→ **Requirements**
[A] Transcribe the review of The Shield episodes below, from "(Available on Hulu and" up to and including "back on top.".
[B] In the review of The Shield below, put this sentence into Spanish: "She refuses to let racial segregation get in the way of her doing her job."
[C] Extend the review of The Shield episodes "Slipknot" and "What Power Is..." below, picking up after its final sentence.

→ **Selection**
------

The Shield (Classic): “Slipknot”/“What Power Is...”

The Shield (Classic): “Slipknot”/“What Power Is...”

“Slipknot” and “What Power Is…” (season three, episodes nine and 10; originally aired 5/4/2004 and 5/11/2004)

(Available on Hulu and Amazon Instant Video.)

“Slipknot” is a pretty obnoxious title for an episode about a lynching, but that’s The Shield for you. The lynching is a false flag operation, a black-on-black crime staged for the benefit of retaliation. It’s a way to manufacture evidence for the One Niners to go to war with Las Profetas (and the Latin Kings and the Byz Lats). The increasing Hispanic population isn’t just something two guest performers talk about. We’ve experienced it. Race has always been an important piece of The Shield, from Aceveda’s charmed career to Tavon’s hire. But thanks to the lynching of a budding graffiti artist and the ensuing murder of a priest friendly with Las Profetas, suddenly The Shield is wildly racially charged, the better for the four white men on the bench to get back on top.

Vic’s plan is pretty supervillain if you believe he actually has a plan, but all Vic really needs to do is be there with a smile when the Decoy Squad goes packing. All the tension is just to help his superiors make bad decisions. And it works. Claudette has to keep reminding everybody the kid wasn’t just murdered but lynched. Shane agrees with Claudette’s sarcastic assessment: “Guilty until proven white?” There’s even a scene where Vic tries some community outreach, and the two aging black business owners tell him the cops haven’t exactly inspired confidence in their ability to protect and serve. They even cite the Watts riots in their decision to throw in with the One Niners. There’s an interesting comparison to another scene of community outreach: The episode opens with Julien responding to a 911 call, telling a group of black kids, “You guys did good by calling us.” Where Vic conquers the community, Julien’s there if they need him. Vic threatens the citizens, and Julien thanks them. Both Vic and Julien show up too late, but only one is establishing in-roads.

But things really kick into high-gear back at the Barn, that triumph of integration. Hispanic Aceveda gets fed up watching white Dutch and black Claudette interrogate a Hispanic banger, so he bursts in, hisses a bunch of unsubtitled Spanish at the kid and leaves. For her part, Claudette understands exactly what he said, and she challenges his decision to bluff. She refuses to let racial segregation get in the way of her doing her job. Instead she succumbs to pride, sidelining the Decoy Squad when they complain about her pulling them off a homeless-killer investigation. As in the best scenes, they all have good points (except Aceveda, who offers nothing for Claudette to stand on but some still-wet Cheney bullshit: “The job gets done when we trust the decisions of our superiors”). White Walon points out that a fourth homeless person is going to die now, and nobody’s looking into it. When he needles Claudette about the hello-line incident, she shoots back, “I made a mistake! I start digging in your jacket, I’m not gonna find a few?” “None that almost killed a cop.” Hard to argue with that, but Claudette is by far the most qualified to run the Barn. If she’s getting drummed out, it’s a step down no matter what happens. Not for the cops. For the community.

------

→ **Data provided**
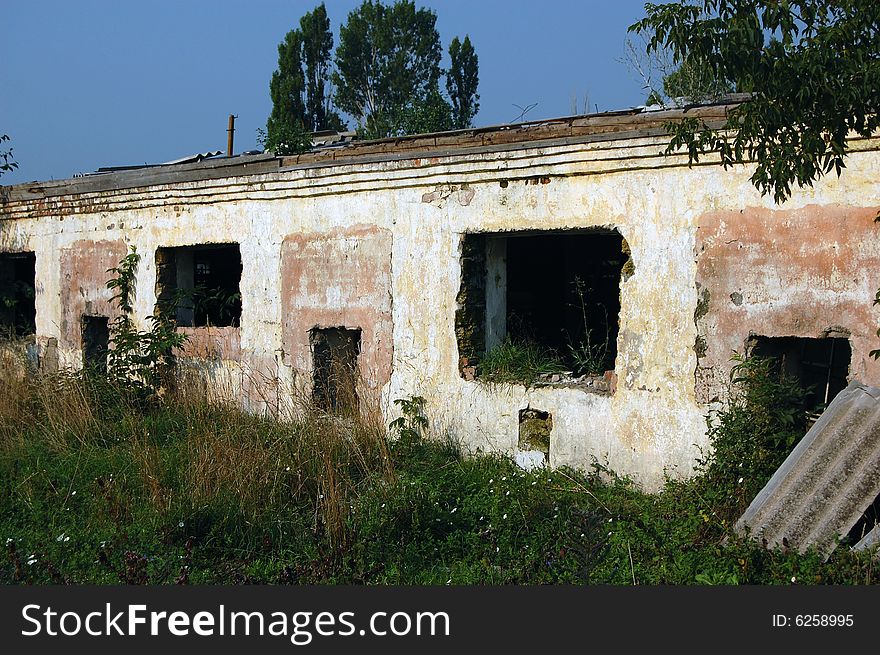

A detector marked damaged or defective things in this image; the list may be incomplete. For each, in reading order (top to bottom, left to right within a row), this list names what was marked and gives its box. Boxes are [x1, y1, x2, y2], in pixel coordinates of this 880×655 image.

------

→ **Answers for the tasks**
[A]
(Available on Hulu and Amazon Instant Video.)

“Slipknot” is a pretty obnoxious title for an episode about a lynching, but that’s The Shield for you. The lynching is a false flag operation, a black-on-black crime staged for the benefit of retaliation. It’s a way to manufacture evidence for the One Niners to go to war with Las Profetas (and the Latin Kings and the Byz Lats). The increasing Hispanic population isn’t just something two guest performers talk about. We’ve experienced it. Race has always been an important piece of The Shield, from Aceveda’s charmed career to Tavon’s hire. But thanks to the lynching of a budding graffiti artist and the ensuing murder of a priest friendly with Las Profetas, suddenly The Shield is wildly racially charged, the better for the four white men on the bench to get back on top.

[B] Se niega a permitir que la segregación racial le impida hacer su trabajo.

[C]
Down below Vic white knights for the Decoy Squad, negotiating Trish and Annie’s cooperation in exchange for their prompt transfer out of Farmington. Up above, black Assistant Chief Phillips shows up to castigate Aceveda and Claudette. It’s amazing how everyone gets sucked into the tension, even though they should know better. Phillips spins some creepy political-speak into a serious scold: “The truth is whatever it looks like. And this looks like racial prioritizing, councilman.” And Dutch stands up for Claudette, hitting every nail on the head: Claudette is the best, Aceveda’s the one who hasn’t been demonstrating leadership, Aceveda clearly has something else going on lately that’s draining him. There’s always been a practical reason for those positions on the ladder. Aceveda makes his superiors looks good on diversity. But more importantly, he disguises the concept of a bunch of white men with guns running a mostly black and Hispanic neighborhood. Director Michael Chiklis (yes, fittingly he directs his own return to power) turns that ladder into a striking visual analogy. In the end, it’s Aceveda who slinks off to the corner room, disappearing into the bedroom at the home where his unsympathetic wife won’t even look at him after he confesses the rape, and it’s Vic who stands up tall on the balcony of Farmington, overlooking his dominion. Meanwhile Claudette’s been demoted and the half-black Decoy Squad’s been reassigned. Progress!

“What Power Is…” is another one of those high-octane chase episodes where Aceveda makes it impossible for Vic to cover up his actions without arousing suspicion. The best part is that Vic doesn’t even have a day on top of Farmington. As soon as he orchestrates a new landlord arrangement with the One Niners in “Slipknot,” he’s back to constantly covering his ass. It’s always out of the frying pan and into the fire with these guys. There are two narratives to this main story. The first is that Aceveda is trying to track down the Byz Lats who assaulted him (Juan and Ricky, one of whom Vic assaulted with a bong and both of whom are tied to the marked Armenian bills). The second is that Vic is trying to keep things copacetic with the Byz Lats and maintain his Armenian Money Train holdings without Aceveda finding out about either. But that second narrative is all in Vic’s head. This is all about Aceveda.

And boy, does Benito Martinez own, from the opening robbery to the final interrogation. At first it’s hard to see what his plan is. He shoots Ricky, the camera-phone guy, in a robbery he’s preventing and pockets the phone. But Juan the rapist gets away. He eventually tracks down Juan, again one-on-one in a house that’s strange only to Aceveda. He holds Juan at gunpoint for a while and doesn’t shoot, just long enough for the Strike Team to show up (originally to take out the guy they assaulted before he can tell Aceveda). And then, in interrogation, everything finally makes sense. Aceveda unplugs the camera and locks the door from the inside. Juan’s babbling, hoping to hit on the right thing to intimidate Aceveda, but nothing works. “You put it on a disc? How? . . . You’re too stupid to change a light bulb, let alone figure out how to download.” Aceveda is relatively collected. “Did you forget? I killed the only witness you had.”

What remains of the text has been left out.